## Task
Retype all of the lines below exactly as they appear, leaving out the pictures.

## Items

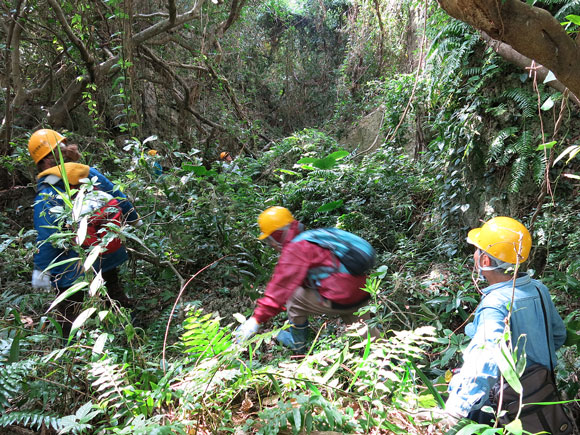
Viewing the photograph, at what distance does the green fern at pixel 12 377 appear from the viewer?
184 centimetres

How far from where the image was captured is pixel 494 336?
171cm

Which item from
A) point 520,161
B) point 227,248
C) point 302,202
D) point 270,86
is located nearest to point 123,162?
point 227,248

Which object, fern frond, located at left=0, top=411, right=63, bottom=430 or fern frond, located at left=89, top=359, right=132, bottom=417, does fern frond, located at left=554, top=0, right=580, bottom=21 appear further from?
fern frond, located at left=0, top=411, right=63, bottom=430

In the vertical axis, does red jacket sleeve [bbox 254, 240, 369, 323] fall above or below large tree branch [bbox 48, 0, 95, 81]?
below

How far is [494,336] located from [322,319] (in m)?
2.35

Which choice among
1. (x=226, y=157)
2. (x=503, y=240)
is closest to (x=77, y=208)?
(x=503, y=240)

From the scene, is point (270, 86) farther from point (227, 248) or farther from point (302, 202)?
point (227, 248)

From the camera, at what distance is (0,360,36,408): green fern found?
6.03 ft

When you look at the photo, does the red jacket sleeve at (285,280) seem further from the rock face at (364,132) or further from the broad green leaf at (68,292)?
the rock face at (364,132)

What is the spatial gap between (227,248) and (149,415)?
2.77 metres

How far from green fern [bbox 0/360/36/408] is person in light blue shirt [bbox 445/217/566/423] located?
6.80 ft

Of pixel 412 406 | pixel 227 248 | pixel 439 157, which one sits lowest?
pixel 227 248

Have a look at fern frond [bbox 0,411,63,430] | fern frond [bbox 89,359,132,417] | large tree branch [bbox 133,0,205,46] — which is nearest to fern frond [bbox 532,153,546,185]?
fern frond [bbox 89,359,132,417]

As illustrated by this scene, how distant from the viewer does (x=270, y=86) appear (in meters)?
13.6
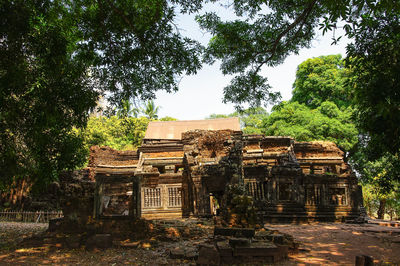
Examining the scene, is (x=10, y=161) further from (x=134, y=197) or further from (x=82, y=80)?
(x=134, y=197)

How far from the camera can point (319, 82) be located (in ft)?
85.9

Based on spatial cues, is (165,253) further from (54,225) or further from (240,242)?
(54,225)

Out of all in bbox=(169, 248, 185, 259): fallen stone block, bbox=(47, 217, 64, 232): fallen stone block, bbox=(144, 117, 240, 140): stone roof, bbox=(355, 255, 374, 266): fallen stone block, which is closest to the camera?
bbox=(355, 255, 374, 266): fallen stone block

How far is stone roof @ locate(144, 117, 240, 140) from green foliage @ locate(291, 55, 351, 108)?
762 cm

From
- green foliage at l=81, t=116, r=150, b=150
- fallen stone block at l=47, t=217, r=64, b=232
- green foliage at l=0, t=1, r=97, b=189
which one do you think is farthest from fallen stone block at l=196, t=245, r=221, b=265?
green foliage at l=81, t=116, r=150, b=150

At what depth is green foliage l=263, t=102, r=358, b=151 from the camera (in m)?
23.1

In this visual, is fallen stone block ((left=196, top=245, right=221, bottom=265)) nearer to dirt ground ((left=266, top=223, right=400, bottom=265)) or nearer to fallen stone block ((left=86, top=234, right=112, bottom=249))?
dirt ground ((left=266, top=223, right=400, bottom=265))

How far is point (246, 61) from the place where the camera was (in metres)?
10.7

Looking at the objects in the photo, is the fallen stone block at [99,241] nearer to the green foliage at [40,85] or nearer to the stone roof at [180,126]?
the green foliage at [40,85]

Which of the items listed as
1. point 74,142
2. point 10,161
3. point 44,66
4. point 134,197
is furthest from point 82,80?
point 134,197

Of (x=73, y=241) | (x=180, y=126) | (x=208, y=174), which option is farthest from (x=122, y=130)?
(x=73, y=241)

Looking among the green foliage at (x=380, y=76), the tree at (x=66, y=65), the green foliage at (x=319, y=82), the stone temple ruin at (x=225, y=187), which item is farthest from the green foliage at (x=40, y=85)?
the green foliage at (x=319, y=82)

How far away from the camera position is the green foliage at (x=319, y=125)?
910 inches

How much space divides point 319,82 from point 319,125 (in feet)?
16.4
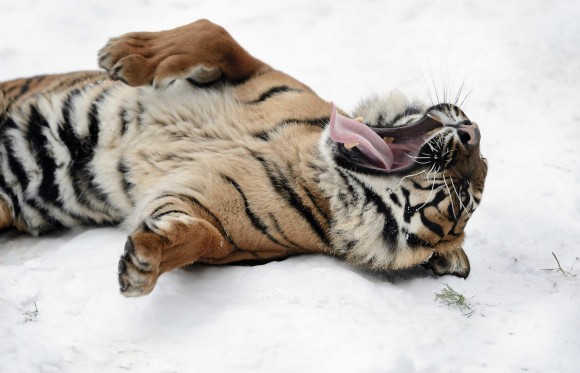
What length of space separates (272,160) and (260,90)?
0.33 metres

## Completed task
Viewing the photograph, at what distance does the green fern at pixel 12 377 appear from the viewer?
184 centimetres

How far from where the image was captured is pixel 494 336?
171cm

Which item from
A) point 520,161
B) point 227,248
C) point 302,202
D) point 270,86
is located nearest to point 123,162?
point 227,248

Which object, fern frond, located at left=0, top=411, right=63, bottom=430 or fern frond, located at left=89, top=359, right=132, bottom=417, does fern frond, located at left=554, top=0, right=580, bottom=21 appear further from?
fern frond, located at left=0, top=411, right=63, bottom=430

In the vertical axis, does red jacket sleeve [bbox 254, 240, 369, 323] fall above or below large tree branch [bbox 48, 0, 95, 81]?
below

How far is [494,336] located from [322,319] (in m)?
2.35

Which choice among
1. (x=226, y=157)
2. (x=503, y=240)
is closest to (x=77, y=208)?
(x=503, y=240)

From the scene, is point (270, 86) farther from point (227, 248) or farther from point (302, 202)?
point (227, 248)

From the camera, at what distance is (0,360,36,408): green fern found?
6.03 ft

When you look at the photo, does the red jacket sleeve at (285,280) seem further from the rock face at (364,132) or further from the broad green leaf at (68,292)?
the rock face at (364,132)

What is the spatial gap between (227,248) and (149,415)?
2.77 metres

How far from green fern [bbox 0/360/36/408] is person in light blue shirt [bbox 445/217/566/423] located?
6.80 ft

Of pixel 412 406 | pixel 227 248 | pixel 439 157, which one sits lowest?
pixel 227 248

Have a look at fern frond [bbox 0,411,63,430] | fern frond [bbox 89,359,132,417] | large tree branch [bbox 133,0,205,46] — which is nearest to fern frond [bbox 532,153,546,185]?
fern frond [bbox 89,359,132,417]

As illustrated by this scene, how distant from the viewer does (x=270, y=86) appear (in meters)?
13.6
Examining the scene, is (x=10, y=161) further from (x=134, y=197) or further from (x=82, y=80)?
(x=134, y=197)

How far from the camera can point (319, 82) be located (in ft)?
85.9

Based on spatial cues, is (165,253) further from (54,225) or further from (240,242)?
(54,225)

Out of all in bbox=(169, 248, 185, 259): fallen stone block, bbox=(47, 217, 64, 232): fallen stone block, bbox=(144, 117, 240, 140): stone roof, bbox=(355, 255, 374, 266): fallen stone block, which is closest to the camera?
bbox=(355, 255, 374, 266): fallen stone block

How far is stone roof @ locate(144, 117, 240, 140) from green foliage @ locate(291, 55, 351, 108)?
762 cm

From
- green foliage at l=81, t=116, r=150, b=150
- fallen stone block at l=47, t=217, r=64, b=232
- green foliage at l=0, t=1, r=97, b=189
which one do you think is farthest from fallen stone block at l=196, t=245, r=221, b=265?
green foliage at l=81, t=116, r=150, b=150

At what depth is green foliage l=263, t=102, r=358, b=151 from the camera (in m)?
23.1

In this visual, is fallen stone block ((left=196, top=245, right=221, bottom=265)) nearer to dirt ground ((left=266, top=223, right=400, bottom=265)) or nearer to fallen stone block ((left=86, top=234, right=112, bottom=249))?
dirt ground ((left=266, top=223, right=400, bottom=265))

How far is point (246, 61) from the place where the camera was (in metres)?
10.7

Looking at the objects in the photo, is the fallen stone block at [99,241] nearer to the green foliage at [40,85] or nearer to the stone roof at [180,126]?
the green foliage at [40,85]

Which of the items listed as
1. point 74,142
2. point 10,161
3. point 44,66
4. point 134,197
is furthest from point 82,80?
point 134,197

Of (x=73, y=241) | (x=180, y=126) | (x=208, y=174), which option is farthest from (x=122, y=130)?
(x=73, y=241)

Looking among the green foliage at (x=380, y=76), the tree at (x=66, y=65), the green foliage at (x=319, y=82), the stone temple ruin at (x=225, y=187), which item is farthest from the green foliage at (x=40, y=85)?
the green foliage at (x=319, y=82)

How far away from the camera position is the green foliage at (x=319, y=125)?
910 inches

How much space divides point 319,82 from point 319,125 (in feet)?
16.4
What length of space separates (272,160) and (260,90)?
0.33 metres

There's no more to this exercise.